Re: Preempt? (was Re: Cannot enable DMA on SATA drive (SCSI-libsata,VIA SATA))

From: Nick Piggin
Date: Tue Oct 05 2004 - 23:25:14 EST


Jeff Garzik wrote:
Nick Piggin wrote:

Jeff Garzik wrote:



But even without preempt you'd still have to profile the latency.


You're making my point for me. If the bandaid (preempt) is not active, then the system can be accurated profiled. If preempt is active, then it is potentially hiding trouble spots.

No. It can still be accurately profiled. You could profile theoretical
!preempt latency on a running preempt kernel.

*You* are ignoring my point :) *Nothing* has to be fixed if !preempt
users aren't seeing unacceptable latency. By definition, right?

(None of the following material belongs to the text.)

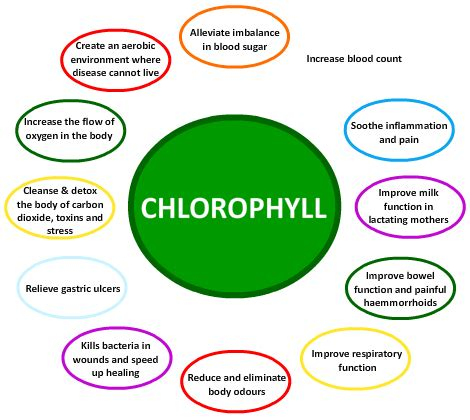 what color is chlorophyll chlorophyll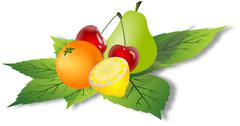 Simple fruits on green leafs Stock Illustration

The moral of the story is not to use preempt, as it
* potentially hides long latency code paths
* potentially introduces bugs, as we've seen with net stack and many other pieces of code

So does CONFIG_SMP. For better or worse, it is in the kernel and
therefore a preempt bug is a bug and not a reason to turn preempt
off.

* is simply not needed, if all code paths are fixed


Jeff, the entire point of preempt is to not have to put cond_resched
everywhere. So yes, you can fix it by putting in lots of cond_rescheds,
or turning on preempt. What's more, with preempt, those that don't care
about 100us latency don't have to be executing cond_resched 10000 times
per second.

I'd actually say that the code needs fixing if the !PREEMPT case is doing
that much work to try to achieve insanely low latencies.